> _Provided material_:

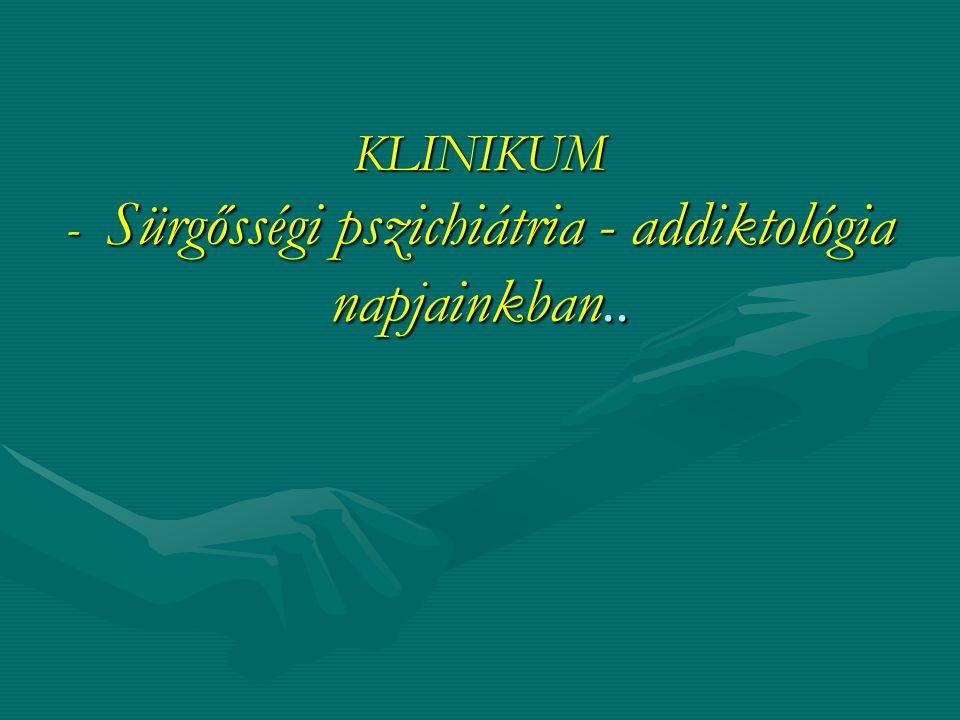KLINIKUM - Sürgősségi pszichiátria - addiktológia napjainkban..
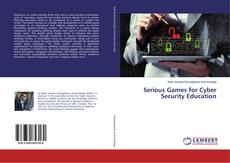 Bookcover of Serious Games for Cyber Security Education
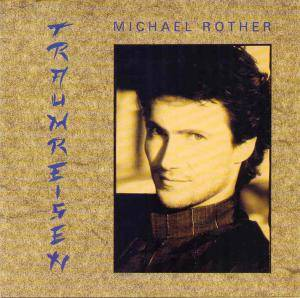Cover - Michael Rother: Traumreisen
==
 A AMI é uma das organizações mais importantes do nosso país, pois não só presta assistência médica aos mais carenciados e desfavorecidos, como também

> _Task objective_: Starting with the line that contains "KLINIKUM - Sürgősségi" and finishing with the line that contains "Cover - Michael Rother: Traumreisen", reproduce every line of the material above exactly, but not the pictures.

> _Answer to this task_:
KLINIKUM - Sürgősségi pszichiátria - addiktológia napjainkban..
 Bookcover of Serious Games for Cyber Security Education
Cover - Michael Rother: Traumreisen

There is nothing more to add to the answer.